Nepluvi: NVWA rapport misleidend en onjuist
Daarmee reageert Nepluvi-voorzitter Gertjan Oplaat op het rapport van de NVWA, waarin de autoriteit stelt dat de regels voor dierenwelzijn en voedselveiligheid onvoldoende worden nageleefd in de pluimveevleesketen.
De NVWA benadrukt in haar rapport alleen mogelijke risicos. Wanneer er problemen zijn moet de NVWA die aan de kaak stellen zodat de sector deze op kan lossen, zegt Oplaat.
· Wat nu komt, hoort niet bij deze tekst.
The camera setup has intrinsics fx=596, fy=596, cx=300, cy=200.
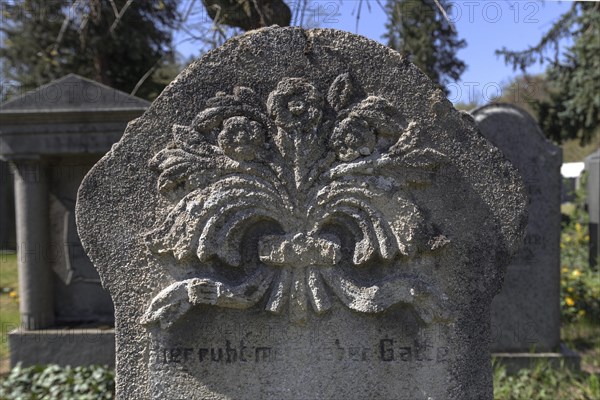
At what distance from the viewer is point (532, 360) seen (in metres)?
4.30

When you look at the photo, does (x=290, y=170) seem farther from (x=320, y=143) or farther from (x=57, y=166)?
(x=57, y=166)

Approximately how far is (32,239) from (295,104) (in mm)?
3474

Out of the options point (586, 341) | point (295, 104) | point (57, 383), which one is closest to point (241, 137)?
point (295, 104)

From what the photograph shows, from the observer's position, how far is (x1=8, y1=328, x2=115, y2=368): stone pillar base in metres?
4.39

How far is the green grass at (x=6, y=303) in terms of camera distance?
477cm

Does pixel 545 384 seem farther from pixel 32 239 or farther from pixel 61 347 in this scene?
pixel 32 239

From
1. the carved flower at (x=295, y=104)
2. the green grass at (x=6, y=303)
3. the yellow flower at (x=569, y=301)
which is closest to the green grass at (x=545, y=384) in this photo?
the yellow flower at (x=569, y=301)

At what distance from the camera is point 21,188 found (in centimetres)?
446

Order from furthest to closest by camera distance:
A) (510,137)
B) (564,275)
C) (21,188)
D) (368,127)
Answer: (564,275), (21,188), (510,137), (368,127)

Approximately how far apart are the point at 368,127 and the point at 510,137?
280 centimetres

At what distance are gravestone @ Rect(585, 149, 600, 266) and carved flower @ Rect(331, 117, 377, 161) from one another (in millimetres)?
7022

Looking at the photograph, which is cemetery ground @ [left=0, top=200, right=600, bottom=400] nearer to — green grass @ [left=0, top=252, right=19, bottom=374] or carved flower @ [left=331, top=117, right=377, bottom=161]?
green grass @ [left=0, top=252, right=19, bottom=374]

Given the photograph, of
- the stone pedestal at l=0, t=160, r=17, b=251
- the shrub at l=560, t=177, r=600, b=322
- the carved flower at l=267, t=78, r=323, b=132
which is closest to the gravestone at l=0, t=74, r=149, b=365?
the carved flower at l=267, t=78, r=323, b=132

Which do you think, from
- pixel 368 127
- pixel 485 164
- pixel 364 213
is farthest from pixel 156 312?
pixel 485 164
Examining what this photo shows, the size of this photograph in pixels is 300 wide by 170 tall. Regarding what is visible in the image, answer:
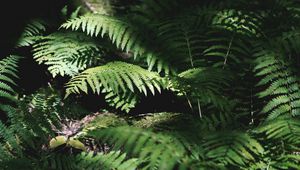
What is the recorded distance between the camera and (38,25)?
337 centimetres

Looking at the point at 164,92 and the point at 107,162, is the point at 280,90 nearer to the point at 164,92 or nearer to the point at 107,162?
the point at 164,92

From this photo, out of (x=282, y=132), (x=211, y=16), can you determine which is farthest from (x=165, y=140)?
(x=211, y=16)

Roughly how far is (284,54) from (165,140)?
50.3 inches

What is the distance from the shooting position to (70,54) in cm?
301

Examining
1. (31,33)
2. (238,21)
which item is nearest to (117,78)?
(238,21)

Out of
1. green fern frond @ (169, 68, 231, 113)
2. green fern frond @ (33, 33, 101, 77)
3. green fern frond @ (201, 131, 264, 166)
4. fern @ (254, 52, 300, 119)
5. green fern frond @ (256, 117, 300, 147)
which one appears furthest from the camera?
green fern frond @ (33, 33, 101, 77)

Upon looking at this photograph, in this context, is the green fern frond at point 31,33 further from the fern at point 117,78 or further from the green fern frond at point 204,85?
the green fern frond at point 204,85

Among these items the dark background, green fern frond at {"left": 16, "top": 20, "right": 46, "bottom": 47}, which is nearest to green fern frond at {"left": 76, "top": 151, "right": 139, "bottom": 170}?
green fern frond at {"left": 16, "top": 20, "right": 46, "bottom": 47}

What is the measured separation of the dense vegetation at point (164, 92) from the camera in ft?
6.34

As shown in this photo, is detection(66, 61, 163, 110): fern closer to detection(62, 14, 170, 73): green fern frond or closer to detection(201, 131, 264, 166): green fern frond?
detection(62, 14, 170, 73): green fern frond

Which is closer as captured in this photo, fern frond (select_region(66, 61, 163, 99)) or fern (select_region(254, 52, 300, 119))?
fern (select_region(254, 52, 300, 119))

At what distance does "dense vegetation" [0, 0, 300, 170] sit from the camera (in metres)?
1.93

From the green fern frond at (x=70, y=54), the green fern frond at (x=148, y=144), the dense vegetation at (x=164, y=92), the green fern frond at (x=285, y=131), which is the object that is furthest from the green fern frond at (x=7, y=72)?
the green fern frond at (x=285, y=131)

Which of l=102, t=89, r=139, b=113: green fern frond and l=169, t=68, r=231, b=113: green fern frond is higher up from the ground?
l=169, t=68, r=231, b=113: green fern frond
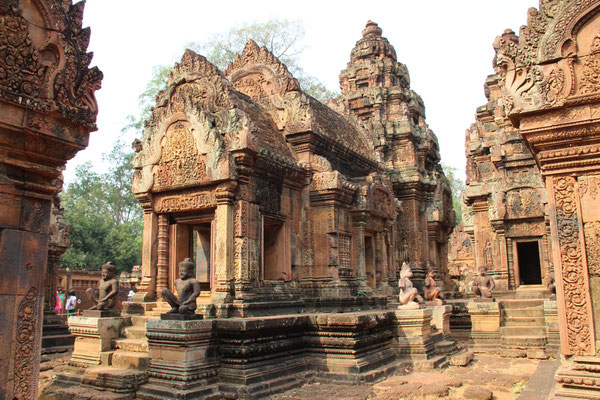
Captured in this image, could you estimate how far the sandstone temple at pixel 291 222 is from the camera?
13.2 ft

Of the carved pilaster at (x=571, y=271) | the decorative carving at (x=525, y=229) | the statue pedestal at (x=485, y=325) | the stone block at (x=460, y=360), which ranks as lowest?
the stone block at (x=460, y=360)

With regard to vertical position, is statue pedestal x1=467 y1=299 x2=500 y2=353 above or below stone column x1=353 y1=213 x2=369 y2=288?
below

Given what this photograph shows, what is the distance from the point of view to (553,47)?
4793mm

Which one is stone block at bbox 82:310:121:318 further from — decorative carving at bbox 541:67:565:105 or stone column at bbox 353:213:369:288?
decorative carving at bbox 541:67:565:105

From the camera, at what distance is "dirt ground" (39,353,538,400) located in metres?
7.13

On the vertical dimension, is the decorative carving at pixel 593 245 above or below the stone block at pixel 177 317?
above

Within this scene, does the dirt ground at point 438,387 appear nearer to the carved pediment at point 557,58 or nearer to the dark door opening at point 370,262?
the dark door opening at point 370,262

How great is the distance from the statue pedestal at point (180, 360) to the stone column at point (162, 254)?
233 centimetres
De Nederlandse vleespluimveesector is wereldwijd toonaangevend. De hele wereld kijkt naar de Nederlandse aanpak van salmonella, campylobacter en antibioticareductie. Die zaken komen allemaal niet terug in het rapport van de NVWA. Met het rapport probeert de NVWA de sector over de kling te jagen.
Volgens de voorzitter van Nepluvi moet de politiek nodig orde op zaken stellen bij de NVWA. Met het rapport misleidt de NVWA de minister van Landbouw en de Nederlandse burger. Eerder misleidde de NVWA dat al met de kalverfraude. Het wordt hoog tijd dat de politiek orde op zaken stelt bij de NVWA. De NVWA moet doen waarvoor ze bedoeld is; de voedselveiligheid waarborgen en indien nodig optreden.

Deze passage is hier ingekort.